William van Someren

Personal information
- Full name: William Weymouth van Someren
- Born: 17 September 1876 Madras, Madras Presidency, British India
- Died: 16 June 1939 (aged 62) British India
- Batting: Unknown

Domestic team information
- 1910/11: Europeans

Career statistics
| Competition | First-class |
| Matches | 1 |
| Runs scored | 27 |
| Batting average | 27.00 |
| 100s/50s | –/– |
| Top score | 27 |
| Catches/stumpings | –/– |
- Source: Cricinfo, 31 December 2023

= William van Someren =

English cricketer and soldier (1876 – 1939)

William Weymouth van Someren (17 September 1876 – 16 June 1939) was an English first-class cricketer and an officer in the British Indian Army.
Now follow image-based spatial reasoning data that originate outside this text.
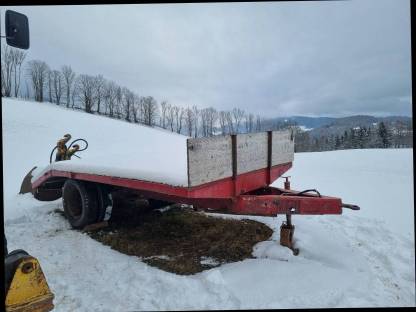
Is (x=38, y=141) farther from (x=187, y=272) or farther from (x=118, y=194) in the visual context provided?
(x=187, y=272)

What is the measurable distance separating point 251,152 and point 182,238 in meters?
1.75

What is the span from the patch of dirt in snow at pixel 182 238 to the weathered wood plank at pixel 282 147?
3.46 ft

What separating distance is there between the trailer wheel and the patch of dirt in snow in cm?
29

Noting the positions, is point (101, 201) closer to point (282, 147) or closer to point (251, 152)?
point (251, 152)

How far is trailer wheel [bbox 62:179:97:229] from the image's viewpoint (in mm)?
4968

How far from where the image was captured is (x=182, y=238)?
4602 millimetres

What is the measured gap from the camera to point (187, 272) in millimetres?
3533

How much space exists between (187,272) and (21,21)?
2.76m

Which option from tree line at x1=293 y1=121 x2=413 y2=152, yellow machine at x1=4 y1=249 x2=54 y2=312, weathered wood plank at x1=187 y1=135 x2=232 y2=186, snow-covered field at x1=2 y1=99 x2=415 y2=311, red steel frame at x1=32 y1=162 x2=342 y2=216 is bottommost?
snow-covered field at x1=2 y1=99 x2=415 y2=311

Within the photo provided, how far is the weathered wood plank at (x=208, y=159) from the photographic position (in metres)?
2.88

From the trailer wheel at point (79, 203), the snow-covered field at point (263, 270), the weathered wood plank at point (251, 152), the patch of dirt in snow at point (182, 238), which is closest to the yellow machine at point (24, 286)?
the snow-covered field at point (263, 270)

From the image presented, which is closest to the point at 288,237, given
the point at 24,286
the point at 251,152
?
the point at 251,152

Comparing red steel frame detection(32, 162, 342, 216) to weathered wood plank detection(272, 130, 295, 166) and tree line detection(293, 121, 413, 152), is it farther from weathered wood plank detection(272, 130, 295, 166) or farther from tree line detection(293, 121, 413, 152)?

The son of the barrister Godlieb van Someren, he was born in British India at Madras in September 1876. He was educated in England at Clifton College, before attending the Royal Military College at Sandhurst. He graduated from there in August 1896 as a second lieutenant, with a view to his appointment to the British Indian Army (BIA). Shortly after his appointment to the BIA with the 36th Sikhs, van Someren transferred to the 45th Rattray's Sikhs and served with them in the Tirah campaign, where he was present at several of the campaigns engagements. He was made a Companion to the Distinguished Service Order for his actions during the campaign. Following the campaign, he was promoted to lieutenant in July 1899, with promotion to captain following in August 1905.

Between 1903 and 1908, he was seconded to serve with the Burma Military Police. In September 1910, van Someren made a single appearance in first-class cricket for the Europeans cricket team against the Hindus at Bombay in the 1910–11 Bombay Triangular Tournament. Batting once in the match, he was dismissed for 27 runs in the Europeans first innings by Palwankar Baloo. van Someren served in the First World War with the 45th Sikhs, during which he was promoted to major in the opening weeks of the war. He was wounded during the war, and was placed on the half-pay list in December 1916. He would serve the remainder of the conflict with the War Office. van Someren died in India in June 1939.